Although the benefits of freeing the innocent, reducing investigation costs, and the prevention of wasting valuable time in the investigation process are numerous, there are still some concerns with mandatory DNA testing. Privacy has always been a closely guarded right of the American people, and many feel that collecting something as personal as our DNA violates that right even for those convicted or accused of serious crimes. It is important to realize that the type of DNA sample that are collected by criminal justice professionals are not the same as those used for medical purposes. Forensic DNA testing is not similar to predictive genetic testing. The crime labs where DNA samples are processed do have the same kinds of personnel, training, or other lab resources to parse DNA samples for predictive health tests as such that are used by medical professionals. Even if forensic labs were able to conduct detailed testing, federal and state laws are in place to prohibit and penalize any misuse of genetic data.[14]  DNA profiles stored in CODIS include little more than the DNA sequence and the referring police agency of a collection.

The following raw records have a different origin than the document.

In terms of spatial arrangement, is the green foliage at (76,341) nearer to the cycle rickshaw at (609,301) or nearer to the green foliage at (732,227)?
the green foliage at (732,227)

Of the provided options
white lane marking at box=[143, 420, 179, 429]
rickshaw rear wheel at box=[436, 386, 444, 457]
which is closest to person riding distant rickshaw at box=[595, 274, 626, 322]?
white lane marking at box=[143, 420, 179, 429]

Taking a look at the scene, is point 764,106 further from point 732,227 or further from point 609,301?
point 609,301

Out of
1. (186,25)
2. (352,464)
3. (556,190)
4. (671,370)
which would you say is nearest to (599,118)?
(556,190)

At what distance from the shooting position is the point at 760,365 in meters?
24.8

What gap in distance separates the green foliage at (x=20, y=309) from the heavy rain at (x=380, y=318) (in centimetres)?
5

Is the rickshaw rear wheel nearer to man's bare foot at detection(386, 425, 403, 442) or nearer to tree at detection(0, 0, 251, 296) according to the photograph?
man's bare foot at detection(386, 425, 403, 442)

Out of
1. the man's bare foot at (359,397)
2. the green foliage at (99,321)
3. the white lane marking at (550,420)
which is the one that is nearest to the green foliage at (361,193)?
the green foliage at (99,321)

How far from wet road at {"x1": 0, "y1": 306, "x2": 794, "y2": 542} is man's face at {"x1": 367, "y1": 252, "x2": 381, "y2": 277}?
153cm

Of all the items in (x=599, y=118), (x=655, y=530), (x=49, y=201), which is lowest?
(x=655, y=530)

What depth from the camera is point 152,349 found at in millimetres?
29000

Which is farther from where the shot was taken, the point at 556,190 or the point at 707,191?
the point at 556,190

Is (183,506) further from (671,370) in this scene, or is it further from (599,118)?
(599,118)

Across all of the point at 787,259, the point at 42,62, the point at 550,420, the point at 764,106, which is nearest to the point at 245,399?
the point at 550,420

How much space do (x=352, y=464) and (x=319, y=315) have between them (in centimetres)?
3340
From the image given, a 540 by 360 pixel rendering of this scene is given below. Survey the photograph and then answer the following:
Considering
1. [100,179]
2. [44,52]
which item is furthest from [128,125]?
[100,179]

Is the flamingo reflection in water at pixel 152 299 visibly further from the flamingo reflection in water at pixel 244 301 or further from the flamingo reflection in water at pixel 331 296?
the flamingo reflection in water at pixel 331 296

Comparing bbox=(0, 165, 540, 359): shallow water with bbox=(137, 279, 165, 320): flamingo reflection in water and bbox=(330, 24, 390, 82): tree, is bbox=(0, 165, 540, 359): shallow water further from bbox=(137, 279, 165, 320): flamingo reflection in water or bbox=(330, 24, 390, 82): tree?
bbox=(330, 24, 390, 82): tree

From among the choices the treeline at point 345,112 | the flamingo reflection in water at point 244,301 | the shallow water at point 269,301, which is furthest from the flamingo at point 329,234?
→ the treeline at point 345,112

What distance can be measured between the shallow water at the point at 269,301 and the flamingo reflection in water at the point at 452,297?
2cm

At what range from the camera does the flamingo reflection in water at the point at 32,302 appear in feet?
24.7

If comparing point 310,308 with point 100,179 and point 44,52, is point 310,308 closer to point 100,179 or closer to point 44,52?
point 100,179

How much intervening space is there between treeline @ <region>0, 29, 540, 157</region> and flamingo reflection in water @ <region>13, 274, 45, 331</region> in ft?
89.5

Those that argue against DNA collection have a variety of privacy related fears. The Fourth Amendment provides the right of an individual “to be secure in their persons, houses, papers, and effects, against unreasonable searches and seizures.” Two questions that arise in every Fourth Amendment challenge brought before the courts are: 1) does the challenged action constitute a search or seizure by federal or local government and thus invoke the Fourth Amendment right and 2) if so, is the search or seizure reasonable? The courts have uniformly held that any compulsory DNA collection and analysis constitutes a search and thereby triggers the guarantee of the protection of a person’s Fourth Amendment rights. In the related case of DNA collection upon an arrest, the answer remains ambiguous regarding whether a special need, apart from basic law enforcement interests, must exist before a court may apply the reasonableness standard.[15]  While there is a gray area regarding whether the diminished expectations of privacy that come with a conviction also apply during an arrest, the courts generally approve of this interpretation due to the expectation that there is sufficient evidence to support arresting someone for a certain crime.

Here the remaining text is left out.